• Passage:

You can speak to people sometimes even who’ve done, who’ve been very religious or as they thought. Then they have a terrifying circumstance and they say, “It was all up there, you know, and I was down here.” A famous author, I won’t name him, his daughter died. He watched by the bedside, he was with her through the night and she died in the morning. He found he was an atheist in the morning. Well, it meant that it hadn’t really gone very deep. It was still a mask. The mask could change, a mask of holiness and beauty could change to whatever mask.
The beautiful mask and the holy mask and saint mask is nearer than the devil mask but it’s still a mask. If it gets separated then it becomes hollow, something hollow. Anyway, these are things to be actually practised and while we’re all right we might not feel the necessity for practising them.
The interrogators in prison camps tell you that the people who have inner resources can last indefinitely. Now, I’m not speaking about torture but interrogators without using torture found one very effective method, and I only use this as an example, is to keep changing the cell. People want a home.
If you’re put in a cell for a week or so, it starts becoming home. It’s an awful home but it is home, you know where you are. Now, they say you keep changing it and changing it. Sometimes it’s a big one, sometimes it’s a small one, sometimes it’s a hot one, sometimes it’s a cold one. You keep changing it then you move the chap around to another place. You keep changing. As a result he’s got no associations of support that he can find anywhere and quite often they find that the whole self-control is lost. If he’s left in one place, however terrible, he can somehow, but a man with inner resources can survive there. He has his own support inside – he’s not dependent on the outer: the Line of Light [practice] is something separate. Not dependent on holding onto something outside, either in the external world or to ideas which change.

• Activities:
• 1. In the talk, what did the famous author discover the morning his daughter died?
• 2. Reproduce the part of the talk that opens with the words containing "The beautiful mask" and closes with "for practising them.".
The listing has no role in anything asked here.

• Dataset records:
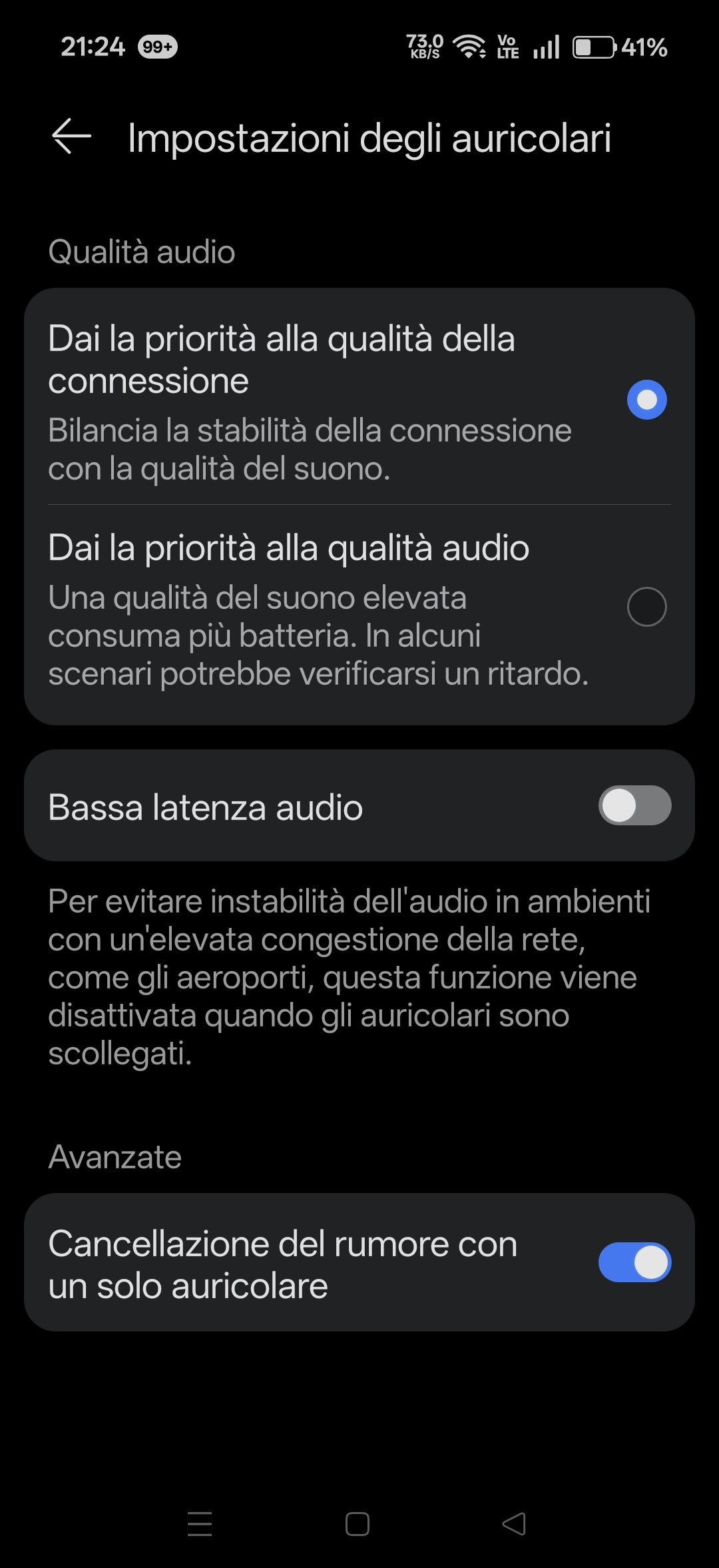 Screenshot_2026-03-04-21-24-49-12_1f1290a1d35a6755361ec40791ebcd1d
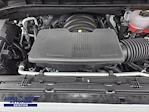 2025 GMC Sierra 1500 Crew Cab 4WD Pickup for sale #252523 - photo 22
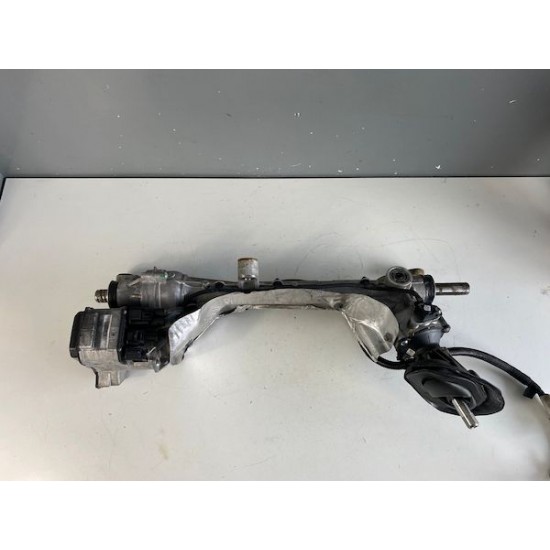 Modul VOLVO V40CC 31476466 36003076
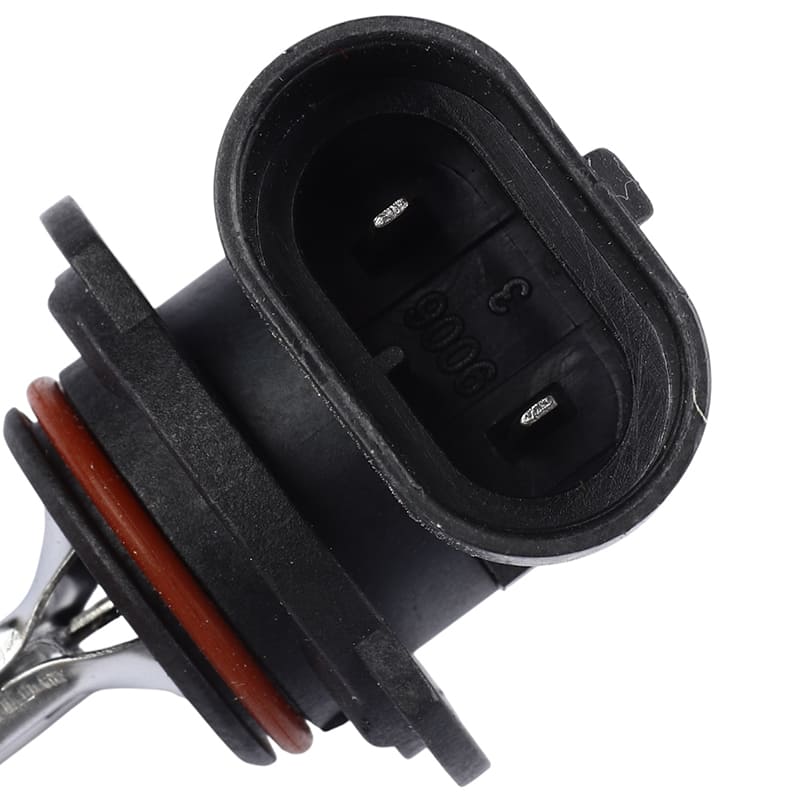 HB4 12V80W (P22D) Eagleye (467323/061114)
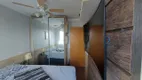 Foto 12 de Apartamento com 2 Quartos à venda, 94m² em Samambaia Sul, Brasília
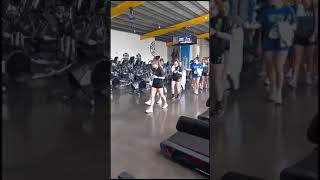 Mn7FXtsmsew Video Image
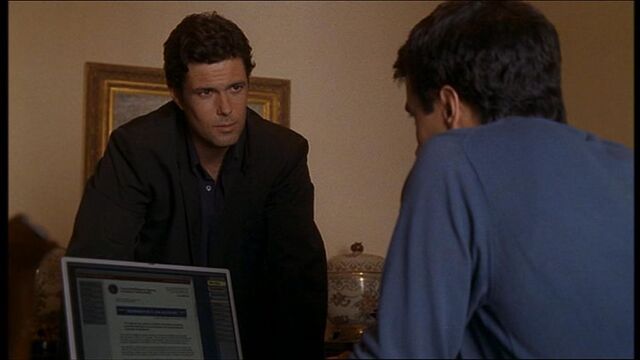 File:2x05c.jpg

• Solutions for each task:
• 1. He found he was an atheist.

• 2.
The beautiful mask and the holy mask and saint mask is nearer than the devil mask but it’s still a mask. If it gets separated then it becomes hollow, something hollow. Anyway, these are things to be actually practised and while we’re all right we might not feel the necessity for practising them.